:: Quellenauszug ::
# # # # #
Damit hat Hollande jetzt freie Hand für die Bildung eines Kabinetts.
Die französische Regierung hat am Donnerstag wie angekündigt ihr Rücktrittsgesuch eingereicht, um den Weg für einen Führungswechsel nach der Präsidentenwahl freizumachen. Der Verfassungsrat hatte kurz zuvor das amtliche Endergebnis der Stichwahl vom vergangenen Sonntag kundgemacht und den Sozialisten Francois Hollande mit 51,6 Prozent der Stimmen offiziell zum Wahlsieger erklärt. "Sein fünfjähriges Mandat beginnt spätestens am 15. Mai um Mitternacht", stellte der Präsident des Verfassungsrats, Jean-Louis Debré, fest. Auf den scheidenden konservativen Präsidenten Nicolas Sarkozy entfielen 48,4 Prozent.
# # # # #
:: Gegebene Informationen ::
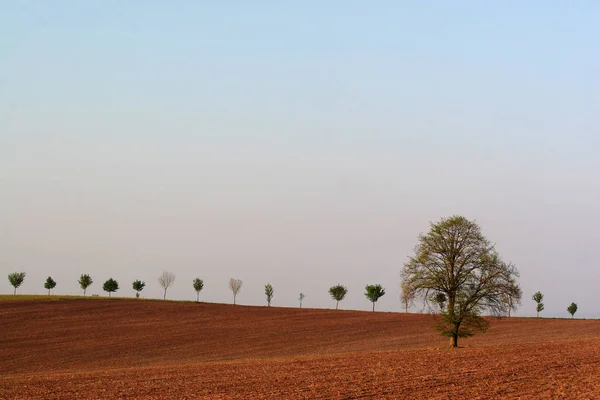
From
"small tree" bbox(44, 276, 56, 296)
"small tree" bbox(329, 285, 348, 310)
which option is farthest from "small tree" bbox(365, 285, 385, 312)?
"small tree" bbox(44, 276, 56, 296)

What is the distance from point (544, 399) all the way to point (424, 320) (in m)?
70.6

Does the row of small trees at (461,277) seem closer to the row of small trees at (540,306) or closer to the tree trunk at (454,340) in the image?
the tree trunk at (454,340)

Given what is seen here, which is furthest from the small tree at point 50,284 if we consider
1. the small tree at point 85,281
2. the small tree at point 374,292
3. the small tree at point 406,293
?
the small tree at point 406,293

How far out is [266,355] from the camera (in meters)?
56.2

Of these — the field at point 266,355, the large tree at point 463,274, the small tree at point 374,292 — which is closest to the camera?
the field at point 266,355

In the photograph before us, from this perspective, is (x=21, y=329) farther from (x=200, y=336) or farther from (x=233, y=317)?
(x=233, y=317)

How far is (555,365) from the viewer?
3488 centimetres

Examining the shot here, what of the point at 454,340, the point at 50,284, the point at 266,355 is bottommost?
the point at 266,355

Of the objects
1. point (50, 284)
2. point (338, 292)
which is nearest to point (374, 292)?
point (338, 292)

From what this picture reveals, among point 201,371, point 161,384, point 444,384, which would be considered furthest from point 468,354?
point 161,384

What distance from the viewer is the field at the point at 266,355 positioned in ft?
89.8

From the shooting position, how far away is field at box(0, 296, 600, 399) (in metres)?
27.4

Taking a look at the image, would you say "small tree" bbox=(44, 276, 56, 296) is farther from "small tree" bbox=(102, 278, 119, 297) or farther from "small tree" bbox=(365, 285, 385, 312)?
"small tree" bbox=(365, 285, 385, 312)

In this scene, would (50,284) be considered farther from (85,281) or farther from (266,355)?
(266,355)
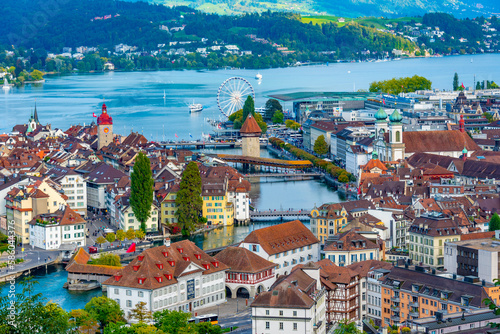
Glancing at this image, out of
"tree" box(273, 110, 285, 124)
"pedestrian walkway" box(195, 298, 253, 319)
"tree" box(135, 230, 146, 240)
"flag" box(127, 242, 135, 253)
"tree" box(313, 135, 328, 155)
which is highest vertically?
"tree" box(273, 110, 285, 124)

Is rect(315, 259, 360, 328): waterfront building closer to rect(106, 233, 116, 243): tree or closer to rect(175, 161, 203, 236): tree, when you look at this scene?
rect(106, 233, 116, 243): tree

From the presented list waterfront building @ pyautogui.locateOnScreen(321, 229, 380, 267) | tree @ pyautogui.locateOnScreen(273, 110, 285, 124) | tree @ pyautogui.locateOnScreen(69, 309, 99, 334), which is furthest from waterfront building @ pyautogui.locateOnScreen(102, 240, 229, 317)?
tree @ pyautogui.locateOnScreen(273, 110, 285, 124)

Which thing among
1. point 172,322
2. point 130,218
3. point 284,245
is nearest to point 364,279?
point 284,245

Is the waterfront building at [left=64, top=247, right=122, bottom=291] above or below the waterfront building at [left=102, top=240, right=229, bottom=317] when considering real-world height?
below

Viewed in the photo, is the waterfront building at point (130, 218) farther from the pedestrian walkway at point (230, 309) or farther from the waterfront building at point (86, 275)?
the pedestrian walkway at point (230, 309)

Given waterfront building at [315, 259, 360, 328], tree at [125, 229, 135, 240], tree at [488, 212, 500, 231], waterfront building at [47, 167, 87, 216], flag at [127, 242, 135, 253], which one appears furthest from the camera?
waterfront building at [47, 167, 87, 216]

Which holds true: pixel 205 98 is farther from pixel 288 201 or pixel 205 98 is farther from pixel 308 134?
pixel 288 201
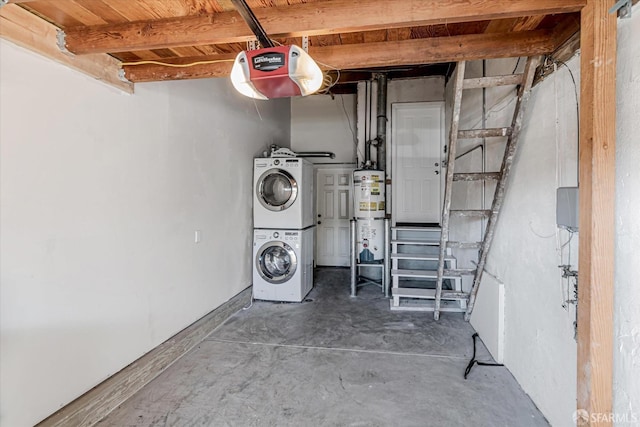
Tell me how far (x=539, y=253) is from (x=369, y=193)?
2.53 m

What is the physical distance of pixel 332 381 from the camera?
222 centimetres

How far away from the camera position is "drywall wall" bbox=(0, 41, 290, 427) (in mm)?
1445

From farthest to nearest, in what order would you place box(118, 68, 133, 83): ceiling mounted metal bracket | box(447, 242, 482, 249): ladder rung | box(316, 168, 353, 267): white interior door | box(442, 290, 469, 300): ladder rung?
1. box(316, 168, 353, 267): white interior door
2. box(442, 290, 469, 300): ladder rung
3. box(447, 242, 482, 249): ladder rung
4. box(118, 68, 133, 83): ceiling mounted metal bracket

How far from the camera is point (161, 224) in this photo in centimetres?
234

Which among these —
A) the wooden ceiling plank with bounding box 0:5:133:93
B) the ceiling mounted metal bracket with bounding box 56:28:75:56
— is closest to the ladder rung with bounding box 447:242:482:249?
the wooden ceiling plank with bounding box 0:5:133:93

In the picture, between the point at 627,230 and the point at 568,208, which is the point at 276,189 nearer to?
the point at 568,208

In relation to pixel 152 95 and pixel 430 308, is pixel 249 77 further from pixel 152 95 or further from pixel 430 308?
pixel 430 308

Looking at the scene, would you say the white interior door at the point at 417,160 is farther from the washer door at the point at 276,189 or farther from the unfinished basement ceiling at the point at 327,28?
the unfinished basement ceiling at the point at 327,28

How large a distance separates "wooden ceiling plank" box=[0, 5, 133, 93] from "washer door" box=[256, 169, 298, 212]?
206 cm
# # # # #
:: Aufgaben ::
• 1. Gib aus dem Quellenauszug den Abschnitt wortgetreu wieder, der mit den Worten um „Die französische Regierung“ einsetzt und mit „entfielen 48,4 Prozent.“ schließt.
• 2. Nenne sämtliche Personen, die der Quellenauszug namentlich erwähnt.

:: Lösungen ::
• 1.
Die französische Regierung hat am Donnerstag wie angekündigt ihr Rücktrittsgesuch eingereicht, um den Weg für einen Führungswechsel nach der Präsidentenwahl freizumachen. Der Verfassungsrat hatte kurz zuvor das amtliche Endergebnis der Stichwahl vom vergangenen Sonntag kundgemacht und den Sozialisten Francois Hollande mit 51,6 Prozent der Stimmen offiziell zum Wahlsieger erklärt. "Sein fünfjähriges Mandat beginnt spätestens am 15. Mai um Mitternacht", stellte der Präsident des Verfassungsrats, Jean-Louis Debré, fest. Auf den scheidenden konservativen Präsidenten Nicolas Sarkozy entfielen 48,4 Prozent.

• 2.
- Francois Hollande
- Jean-Louis Debré
- Nicolas Sarkozy